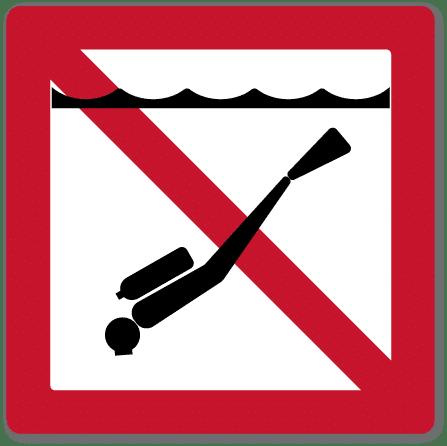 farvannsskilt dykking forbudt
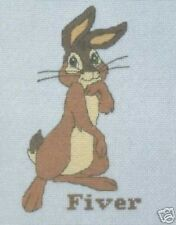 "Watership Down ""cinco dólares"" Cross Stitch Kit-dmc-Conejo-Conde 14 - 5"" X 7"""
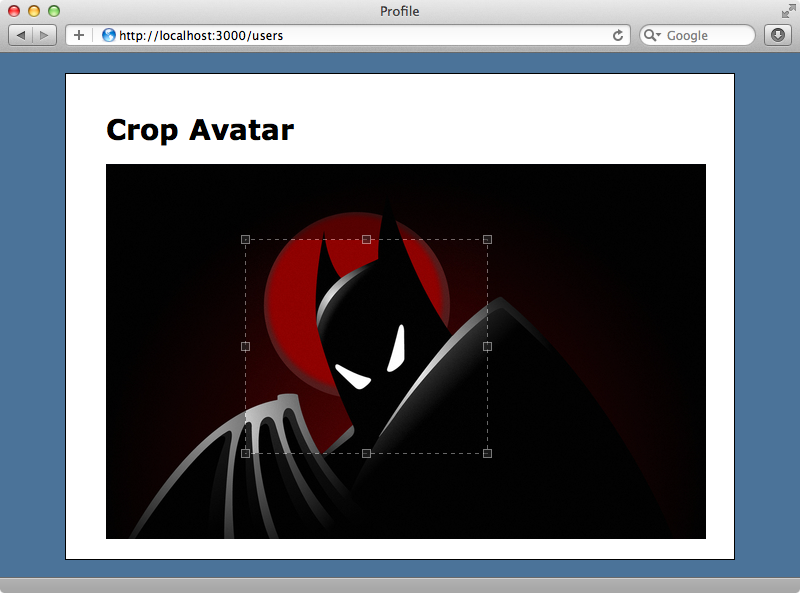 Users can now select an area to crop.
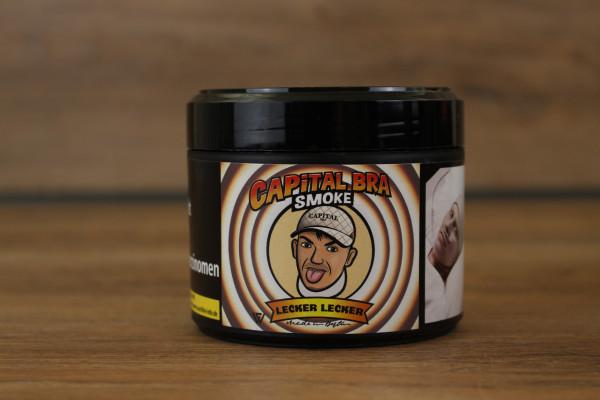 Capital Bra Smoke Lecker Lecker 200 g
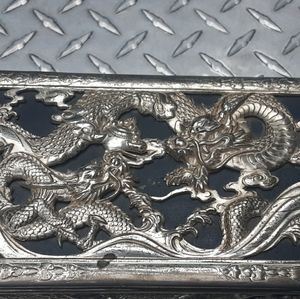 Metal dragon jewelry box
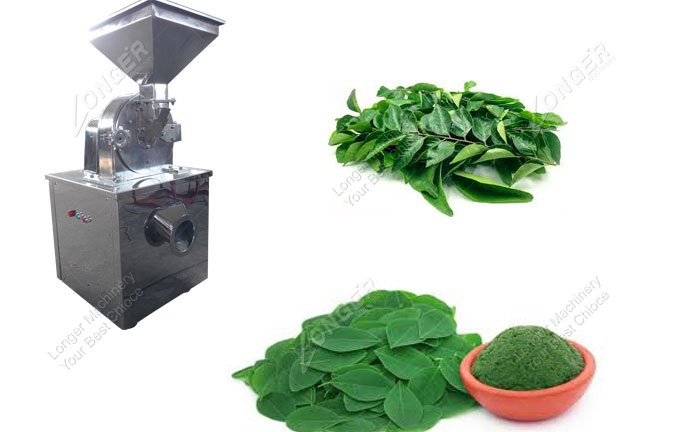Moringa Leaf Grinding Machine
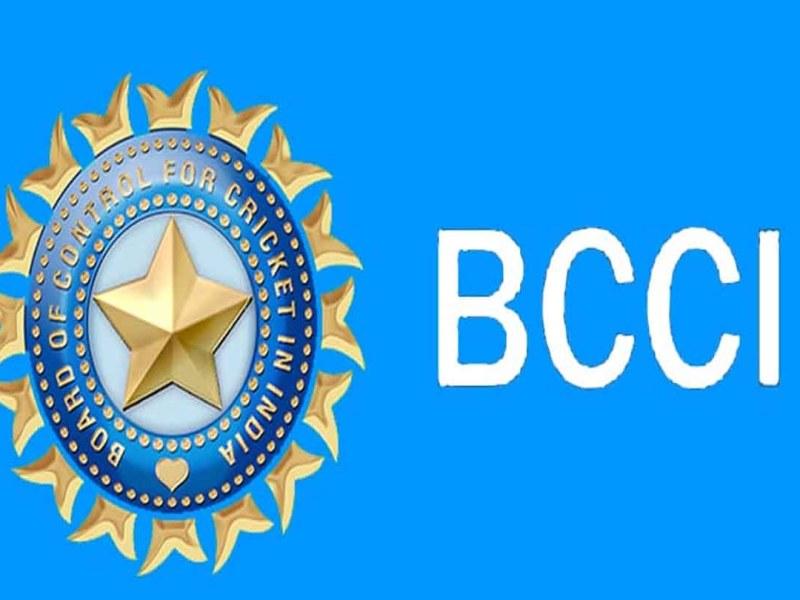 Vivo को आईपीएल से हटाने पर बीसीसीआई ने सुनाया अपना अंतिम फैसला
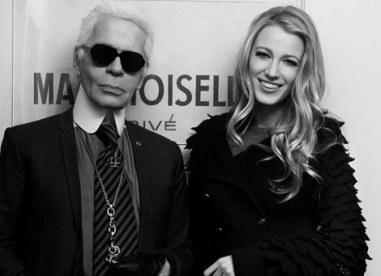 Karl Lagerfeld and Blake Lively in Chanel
++++++
### Your goal
Pictures excluded, repeat exactly the lines from the top of the material through the line with "Vivo को आईपीएल", including both of those lines.

### Final answer
 farvannsskilt dykking forbudt
 "Watership Down ""cinco dólares"" Cross Stitch Kit-dmc-Conejo-Conde 14 - 5"" X 7"""
 Users can now select an area to crop.
 Capital Bra Smoke Lecker Lecker 200 g
 Metal dragon jewelry box
Moringa Leaf Grinding Machine
 Vivo को आईपीएल से हटाने पर बीसीसीआई ने सुनाया अपना अंतिम फैसला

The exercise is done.